Effect of PLA grades and morphologies on hydrolytic degradation at composting temperature: Due to the importance of these materials in the following work is presented the study of their absorption properties, interactions and microstructure, by using the analytical techniques of Fourier transform infrared spectroscopy FTIRDifferential Scanning Calorimetry DSC and Microscopy: Controlled release drug delivery systems have the potential of solving these problems.
Concerning the ring-opening polymerization of lactide and cyclic esters by coordination metal catalysts. The precipitates were filtered using qualitative filter paper, spreaded on petri plate and dried to a constant weight.
Análisis térmico I. (DCS). Técnicas de caracterización de polímeros.
This abstract may be abridged. The amount of MET in each sample was computed using calibration curve based on standard solution in phosphate buffer. In phosphate buffer pH 6. For this goal, different types of polymethacrylates Eudragit have been considered. Results of the studies suggested that there were progressive disappearance or changes of prominent peaks in IR, X-ray diffraction and thermotropic drug signals in coevaporates and coprecipitates with increased amount of polymers.
The studies were conducted in triplicate. In vitro dissolution was performed using USP dissolution rate test apparatus I in ml of simulated gastric fluid 0. Journal of Controlled Release A novel and alternative approach to controlled release drug delivery system based on solid dispersion technique. The mechanism of drug release in poly lactic-co-glycolic aci -based drug delivery systems-A review.
Assessment of structural modification and kinetic parameters. Melt-solid polycondensation of lactic acid and its biodegradability.

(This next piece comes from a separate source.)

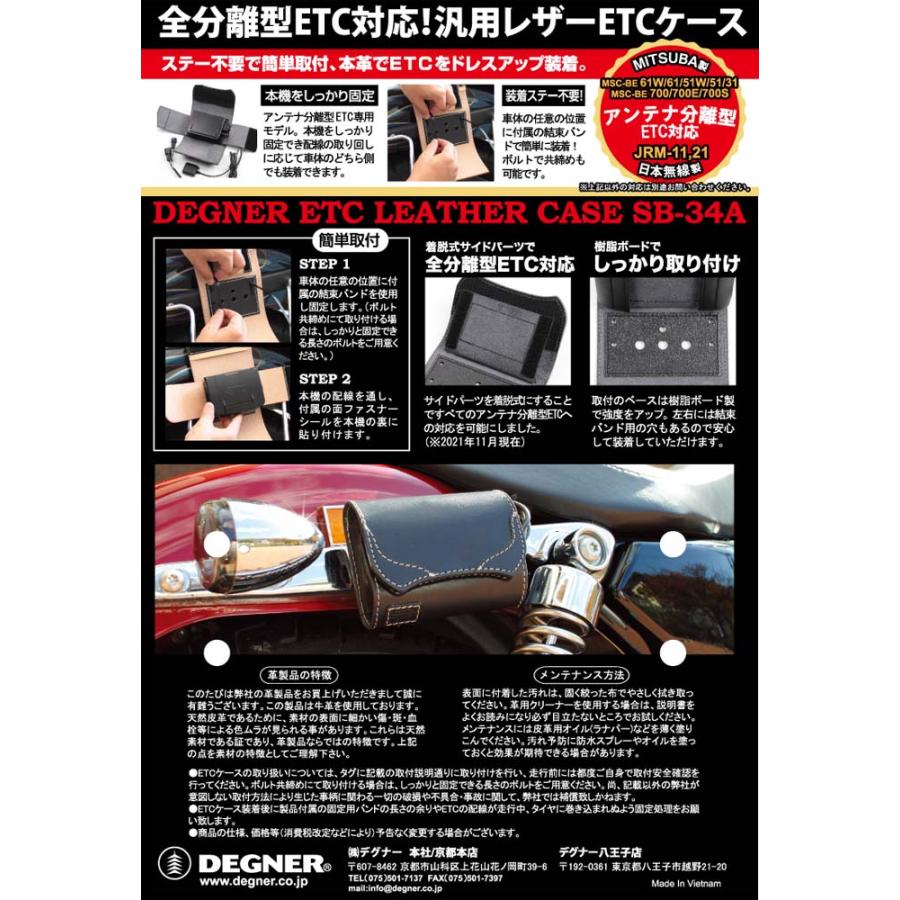 【在庫有★デグナーWEB正規代理店】デグナー SB-34A レザー ETCケース アンテナ別体式のETCに対応 汎用 バイク オートバイ DEGNER SB-34Aの画像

Development of extended release coevaporates and coprecipitates of promethazine hydrochloride with acrylic polymers: Dissolution rates of different drugs from solid dispersions with Eudragit RS.
Recent developments in ring opening polymerization of lactones for biomedical applications. Materials and methods Materials: Metformin HCl and polymers in two different weight ratios 1: Poly lactic-co-glycolic acid PLGA as biodegradable controlled drug delivery carrier. Determination of in vitro drug release of solid dispersions In vitro dissolution was performed using USP dissolution rate test apparatus I in ml of simulated gastric fluid 0. This phenomenon is typically referred to as ‘burst release’.
Coevaporation method Metformin HCl and different carriers were taken in different ratios 1: These masses were further transferred to 30 ml diethyl ether at 0 o C while being gently stirred. These interactions were made while the molecules were in solution that is when the distances between the molecules were so small that association between the functional groups was possible 9. Bioabsorbable implant material review. The following plots were made: Connective Tissue Research 35, Pharm Res ; 9: Effect of copolymer ratio on hydrolytic degradation of poly lactide-co-glycolide from drug eluting coronary stents.
bbarrido All other chemicals used were of analytical grade and double distilled water was used throughout the studies. J Control Rel ; The drug content was uniform in all solid dispersion systems and was in good agreement with theoretical drug content Table 1.